--- Text ---
++++
The provision for loan losses totaled $360 thousand for the three months ended September 30, 2005 compared to $207 thousand for the same period of the prior year. The provision for loan losses is based on management's ongoing quarterly assessment of the probable estimated losses inherent in the loan portfolio. Net charge offs for the quarter were 0.24% of average loans, which continues a run rate better than peers according to the June 30, 2005 uniform bank performance report.
Total non-interest income was $2.503 million for the three months ended September 30, 2005, compared to $2.861 million for the same period in 2004. The major decline came in gain on sale of loans. During the third quarter of 2004, approximately $25 million of portfolio mortgage loans were sold generating a gain of $394 thousand. There have been no sales of portfolio loans during 2005.
++++
--- What the exercise asks ---
Continue the bank's third-quarter 2005 earnings discussion from its last sentence.

--- Dataset extract ---
++++
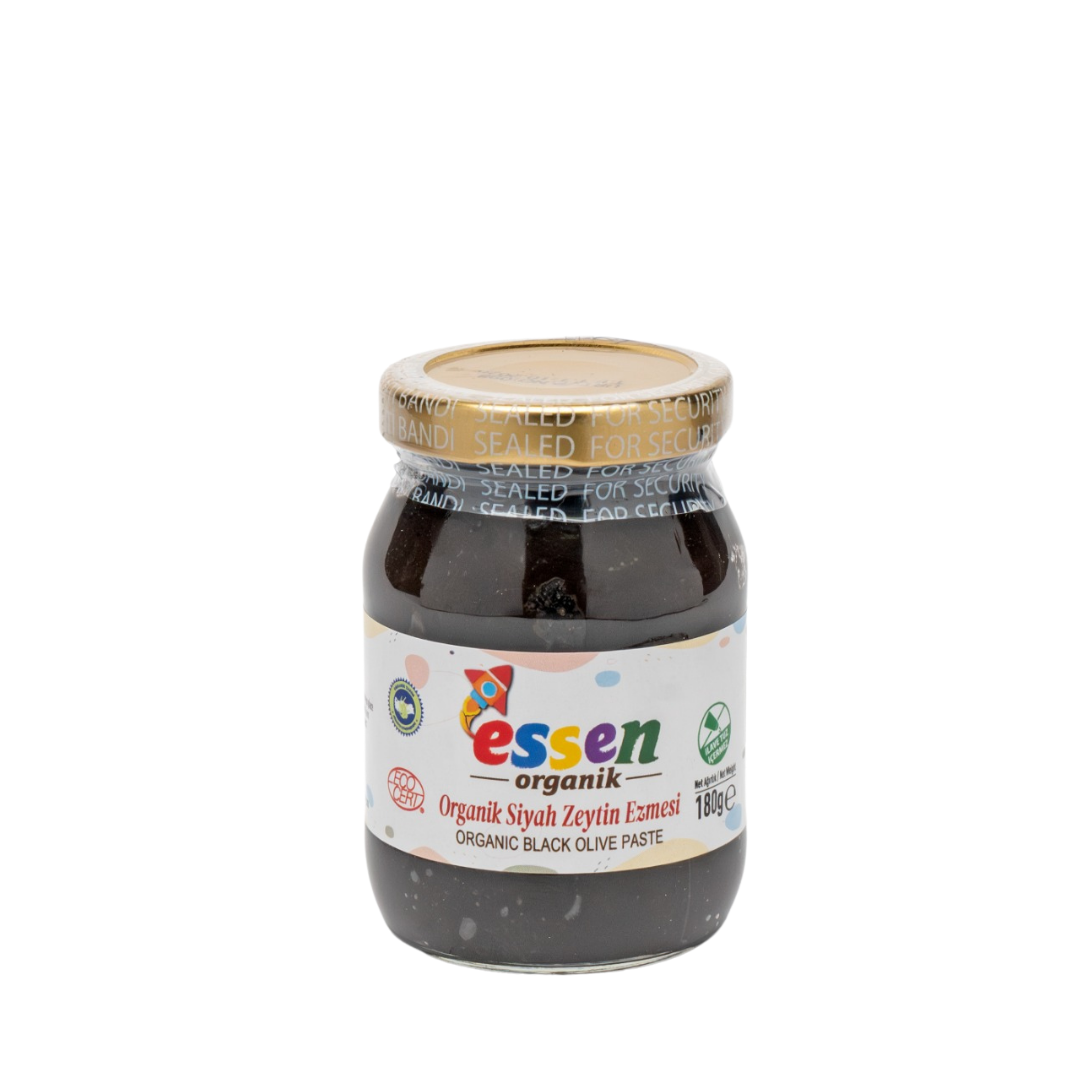 ESSEN - Organik Siyah Zeytin Ezmesi (ilave tuz içermez) - 12 Adet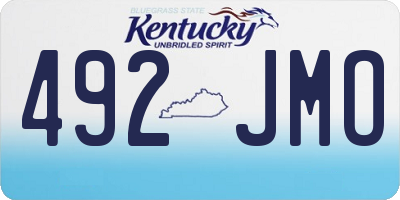KY license plate 492JMO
++++
--- Expected output ---
Total non-interest expense was $7.788 million for the three months ended September 30, 2005 compared to $6.639 million for the same period in 2004. The net increase of $1.149 million was largely due to recognizing a full quarter of expenses related to the additional staff, occupancy and other expenses related to servicing the new branch locations acquired through the Alliance acquisition and new branches opened since the fourth quarter of 2004. New branches opened since the fourth quarter of 2004 include Niles Road in St. Joseph, Michigan and Main Street, in South Bend, Indiana.
Total assets increased by $170 million from December 31, 2004 to September 30, 2005, with the acquisition of Alliance representing $132 million of the increase. The most significant changes in assets were increases in loans, premises and equipment and goodwill. For the funding side of the balance sheet, deposits and subordinated debentures increased while borrowings decreased.
During the first nine months of 2005, cash and cash equivalents increased by $1.5 million. While the level of cash and cash equivalents remains relatively stable, it is common for significant fluctuations in carrying amounts due to activity in large municipal deposit accounts.
Gross loans increased $149.6 million from December 31, 2004 to September 30, 2005. Horizon experienced continued loan growth in commercial, real estate, and installment loans totaling $63.4 million while the mortgage warehouse loan portfolio decreased $19.4 million.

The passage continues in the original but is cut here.